* Available records
>>>>

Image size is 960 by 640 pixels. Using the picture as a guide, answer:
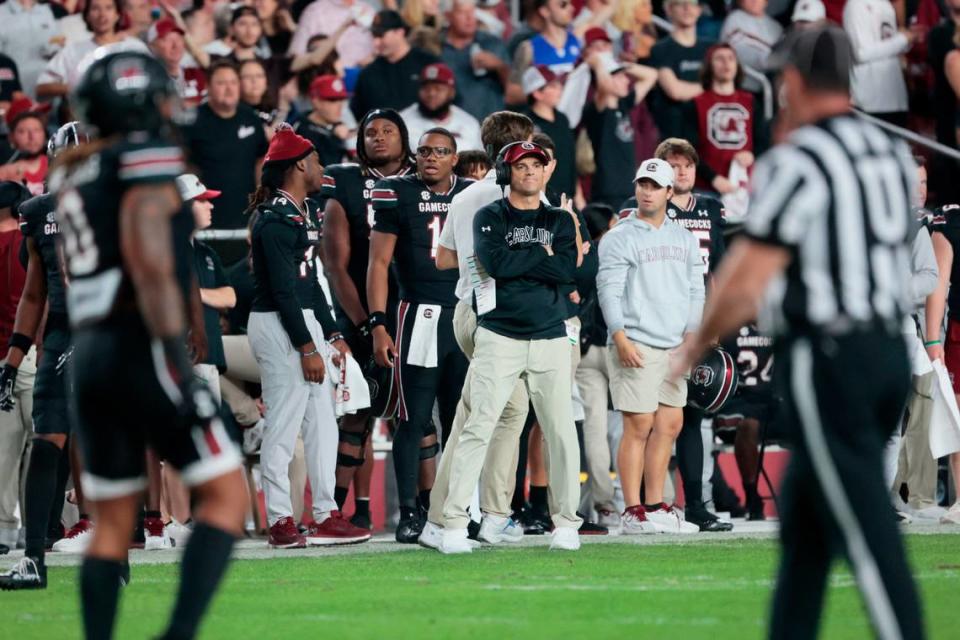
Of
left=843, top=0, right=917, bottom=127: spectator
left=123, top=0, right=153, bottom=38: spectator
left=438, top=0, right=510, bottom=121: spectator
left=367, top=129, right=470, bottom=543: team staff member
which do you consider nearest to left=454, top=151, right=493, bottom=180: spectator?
left=367, top=129, right=470, bottom=543: team staff member

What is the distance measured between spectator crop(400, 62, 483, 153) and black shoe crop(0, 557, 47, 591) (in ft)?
20.3

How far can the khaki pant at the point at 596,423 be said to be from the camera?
11672 mm

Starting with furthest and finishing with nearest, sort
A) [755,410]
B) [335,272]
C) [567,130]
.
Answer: [567,130] → [755,410] → [335,272]

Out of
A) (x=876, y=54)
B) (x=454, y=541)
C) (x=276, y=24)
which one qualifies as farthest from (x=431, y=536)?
(x=876, y=54)

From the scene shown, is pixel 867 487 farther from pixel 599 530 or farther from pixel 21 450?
pixel 21 450

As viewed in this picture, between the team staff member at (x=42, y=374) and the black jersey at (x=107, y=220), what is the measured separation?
2.74 meters

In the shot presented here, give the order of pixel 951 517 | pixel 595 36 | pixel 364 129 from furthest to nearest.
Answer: pixel 595 36 → pixel 951 517 → pixel 364 129

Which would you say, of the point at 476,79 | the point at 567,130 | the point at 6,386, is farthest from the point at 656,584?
the point at 476,79

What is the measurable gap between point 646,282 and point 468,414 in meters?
1.67

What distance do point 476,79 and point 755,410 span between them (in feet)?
14.4

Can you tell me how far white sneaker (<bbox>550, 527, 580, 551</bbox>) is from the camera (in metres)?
9.48

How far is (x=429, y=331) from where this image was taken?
1027cm

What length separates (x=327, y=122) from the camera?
13555mm

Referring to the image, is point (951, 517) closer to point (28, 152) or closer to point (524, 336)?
point (524, 336)
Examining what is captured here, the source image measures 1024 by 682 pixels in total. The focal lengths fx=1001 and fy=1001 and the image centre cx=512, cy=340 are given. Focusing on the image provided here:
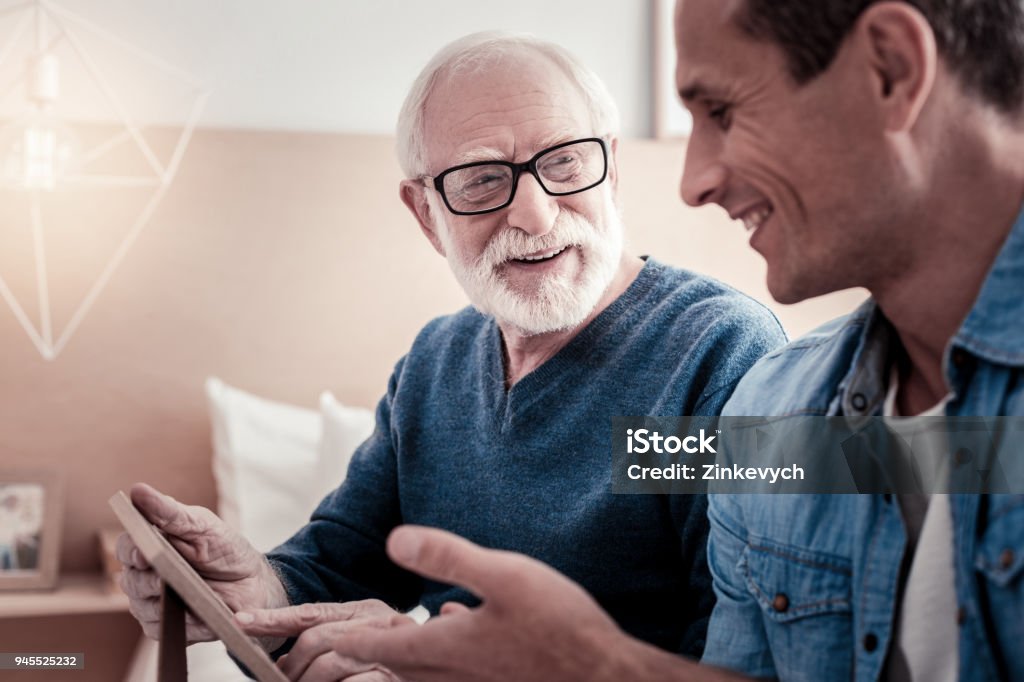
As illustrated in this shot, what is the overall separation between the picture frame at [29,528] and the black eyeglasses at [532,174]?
1.62 meters

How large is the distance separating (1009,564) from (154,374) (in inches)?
91.0

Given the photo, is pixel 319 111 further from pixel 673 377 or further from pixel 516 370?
pixel 673 377

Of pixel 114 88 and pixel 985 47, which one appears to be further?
pixel 114 88

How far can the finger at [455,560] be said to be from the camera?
2.32ft

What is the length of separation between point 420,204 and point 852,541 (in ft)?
3.14

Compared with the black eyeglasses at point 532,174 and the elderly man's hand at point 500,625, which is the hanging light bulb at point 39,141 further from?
the elderly man's hand at point 500,625

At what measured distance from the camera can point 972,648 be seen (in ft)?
2.52

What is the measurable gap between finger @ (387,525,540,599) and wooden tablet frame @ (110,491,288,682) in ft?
0.74

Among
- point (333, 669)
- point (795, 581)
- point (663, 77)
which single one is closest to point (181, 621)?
point (333, 669)

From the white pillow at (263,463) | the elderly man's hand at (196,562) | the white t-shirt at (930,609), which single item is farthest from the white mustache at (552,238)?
the white pillow at (263,463)

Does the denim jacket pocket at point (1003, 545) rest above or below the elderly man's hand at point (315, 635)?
above

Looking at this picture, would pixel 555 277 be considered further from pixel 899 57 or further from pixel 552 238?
pixel 899 57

<<<<

* Instructions to follow
Rewrite all the items with every "spectator" changed to "fan" and nothing else altered. Omit the pictures.

* Finished exercise
Image size is 960 by 640 pixels. Using the picture as a guide, answer:
Of
left=843, top=0, right=917, bottom=127: fan
left=123, top=0, right=153, bottom=38: fan
left=438, top=0, right=510, bottom=121: fan
left=367, top=129, right=470, bottom=543: team staff member
which do you consider nearest to left=454, top=151, right=493, bottom=180: fan?
left=367, top=129, right=470, bottom=543: team staff member

What is the distance measured between fan crop(400, 62, 483, 153) and black shoe crop(0, 557, 47, 591) (in ft)?
20.3

How far can the khaki pant at the point at 596,423 be said to be from the camera?
11672 mm

Starting with furthest and finishing with nearest, sort
A) [755,410]
B) [335,272]
C) [567,130]
.
Answer: [567,130] → [755,410] → [335,272]

Out of
A) (x=876, y=54)
B) (x=454, y=541)
C) (x=276, y=24)
which one qualifies as farthest from (x=431, y=536)?
(x=876, y=54)

From the scene shown, is pixel 867 487 farther from pixel 599 530 or farther from pixel 21 450?
pixel 21 450

As viewed in this picture, between the team staff member at (x=42, y=374) and the black jersey at (x=107, y=220), what is the measured separation?
2.74 meters

In the shot presented here, give the order of pixel 951 517 | pixel 595 36 | pixel 364 129 from furthest to nearest.
Answer: pixel 595 36 → pixel 951 517 → pixel 364 129

Which would you say, of the point at 476,79 | the point at 567,130 | the point at 6,386, is farthest from the point at 656,584?
the point at 476,79

What is the measurable gap between point 646,282 and point 468,414 in meters?
1.67

What distance do point 476,79 and point 755,410 span between them (in feet)?
14.4

Can you tell me how far white sneaker (<bbox>550, 527, 580, 551</bbox>) is from the camera (in metres)?
9.48

How far is (x=429, y=331) from where this image was taken?
1027cm

What length separates (x=327, y=122) from the camera?
13555mm

Referring to the image, is point (951, 517) closer to point (28, 152) or closer to point (524, 336)?
point (524, 336)
Examining what is captured here, the source image measures 1024 by 682 pixels in total. The focal lengths fx=1001 and fy=1001 and the image centre cx=512, cy=340 are given. Focusing on the image provided here:
As illustrated in this shot, what is the overall separation between the picture frame at [29,528] and the black eyeglasses at [532,174]?
1.62 meters

How large is the distance separating (1009,564) from (154,374) (in inches)?
91.0

Given the photo, is pixel 319 111 further from pixel 673 377 or further from pixel 516 370?
pixel 673 377

Of pixel 114 88 and pixel 985 47, which one appears to be further?
pixel 114 88

How far can the finger at [455,560] be said to be from the camera?
2.32ft

What is the length of separation between point 420,204 and point 852,541 (in ft)?
3.14

Compared with the black eyeglasses at point 532,174 and the elderly man's hand at point 500,625, which is the hanging light bulb at point 39,141 further from?
the elderly man's hand at point 500,625

At what measured distance from the camera can point 972,648 be seen (in ft)?
2.52

What is the measurable gap between finger @ (387,525,540,599) and wooden tablet frame @ (110,491,288,682) in ft?
0.74

Among
- point (333, 669)
- point (795, 581)
- point (663, 77)
which single one is closest to point (181, 621)?
point (333, 669)

From the white pillow at (263,463) | the elderly man's hand at (196,562) | the white t-shirt at (930,609), which single item is farthest from the white mustache at (552,238)?
the white pillow at (263,463)

Does the denim jacket pocket at point (1003, 545) rest above or below the elderly man's hand at point (315, 635)?
above

Looking at this picture, would pixel 555 277 be considered further from pixel 899 57 or further from pixel 552 238?
pixel 899 57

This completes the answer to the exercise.